Nun liegt seine erste Soloplatte vor. Und wie ein Neil Young, der öfter mal seinen "verrückten Pferden" den Rücken kehrte, um ein ruhiges Werk vorzulegen, überrascht auch "The Dark Frontier" mit Musik in allerbester angelsächsischer Singer/Songwriter-Tradition, die man von einem Landsmann so nicht erwartet hätte.
Mit nur dem Gitarristen seiner Band (der wohl getrost als Multiinstrumentalist bezeichnet werden darf!), einer Cellistin, einem Fiddler und einer Sängerin, daheim im Wohnzimmer auf 8-Spur-Harddisk mitgeschnitten, steht die Musik für Atmosphäre und emotionale Dichte.
Alle Songs, von Stefan Saffer selbst geschrieben, sind stark autobiographisch. Er verarbeitet hier offensichtlich das Spektrum seiner Lebenserfahrungen und damit das Stück deutscher Geschichte aus der Sicht westlich der Zonengrenze, das den meisten noch lebendig in Erinnerung ist.
Die Lieder handeln somit von Themen, die alle im heimischen Deutschland angesiedelt sind. Reflektionen über das von den Alliierten geteilte Land, eine bewegende Anklage über den Tod eines schwarzen Mädchens, das am Tag der deutschen Einheit von Neonazis in einem kleinen ostdeutschen Kaff sinnlos umgebracht wird, eine "strip-naked"-Auseinandersetzung seines Verhältnisses zu seinem Vater oder einfach nur über die Schönheit der Landschaft, in der er aufwuchs.
Das alles bewegt sich musikalisch auf höchstem Niveau, die Klänge von akustischer Gitarre, Mandoline, Akkordeon und allerlei Tasteninstrumenten sind schön verwoben, packende Gesangsstimmen schweben wie losgelöst über dem Klanggeschehen. Tolle Slide- und Dobrofills ("Train Of Youth", "Heartland") lassen aufhorchen. Saffer's Gesang ist angenehm sonor und so gut wie akzentfrei.

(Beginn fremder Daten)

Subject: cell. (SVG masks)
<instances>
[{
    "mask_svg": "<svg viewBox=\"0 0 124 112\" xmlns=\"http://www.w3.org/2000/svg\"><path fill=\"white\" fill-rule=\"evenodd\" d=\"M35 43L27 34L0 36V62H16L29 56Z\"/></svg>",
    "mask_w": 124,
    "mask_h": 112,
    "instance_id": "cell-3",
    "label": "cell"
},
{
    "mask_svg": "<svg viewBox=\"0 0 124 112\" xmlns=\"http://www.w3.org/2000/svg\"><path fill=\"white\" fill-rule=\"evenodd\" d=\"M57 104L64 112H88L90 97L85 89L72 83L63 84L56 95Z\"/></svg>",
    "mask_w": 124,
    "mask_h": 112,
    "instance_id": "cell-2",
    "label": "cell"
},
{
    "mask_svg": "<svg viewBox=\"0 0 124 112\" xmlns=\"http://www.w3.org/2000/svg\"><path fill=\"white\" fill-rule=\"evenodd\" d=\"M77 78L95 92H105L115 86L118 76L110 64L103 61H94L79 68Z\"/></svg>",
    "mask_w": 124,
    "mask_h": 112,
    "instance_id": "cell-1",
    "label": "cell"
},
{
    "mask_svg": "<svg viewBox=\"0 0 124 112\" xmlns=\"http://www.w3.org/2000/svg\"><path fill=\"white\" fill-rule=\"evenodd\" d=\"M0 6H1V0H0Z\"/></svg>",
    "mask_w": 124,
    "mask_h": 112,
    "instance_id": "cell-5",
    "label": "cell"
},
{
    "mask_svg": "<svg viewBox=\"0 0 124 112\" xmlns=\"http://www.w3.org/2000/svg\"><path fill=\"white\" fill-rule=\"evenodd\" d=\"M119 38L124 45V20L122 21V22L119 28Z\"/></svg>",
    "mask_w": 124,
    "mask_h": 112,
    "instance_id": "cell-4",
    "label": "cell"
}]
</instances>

Eigentlich sollte man sich wünschen, dass die Texte in deutsch vorgetragen würden, damit sich so mancher selbst im Spiegel sehen könnte, auch wenn er der englischen Sprache nicht mächtig ist. Ort, Zeit und Subjekt sind bestimmt vielen von uns vertraut.

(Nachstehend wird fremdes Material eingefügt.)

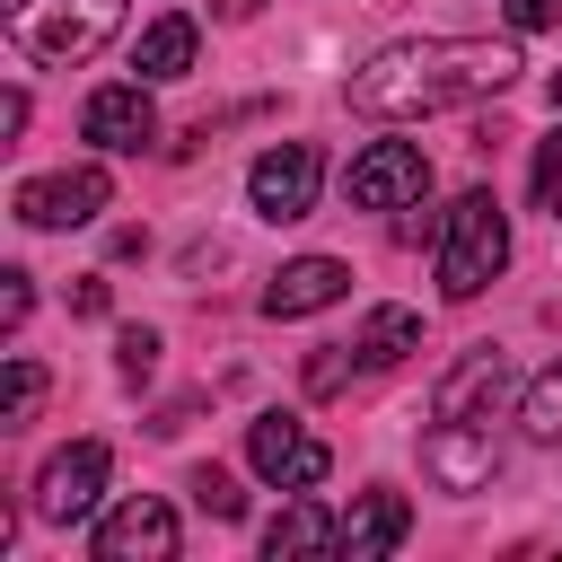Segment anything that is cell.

Die Produktion ist für eine Heimaufnahme packend authentisch, mit gutem Klang. Es ballt sich einem die Faust in der Tasche, dass Musiker dieser Qualität keinen Plattenvertrag haben, während unsäglicher Schwachsinn mit Millionen gefördert wird. Allen Liebhabern ungekünstelter, akustischer Musik, die durch ihren Charme dazu geeignet ist, mitzureissen und gleichzeitig zu entspannen, sollten hier zugreifen. Die CD gibt's momentan nur beim Künstler selbst. Also dort unbedingt mal vorbeischauen!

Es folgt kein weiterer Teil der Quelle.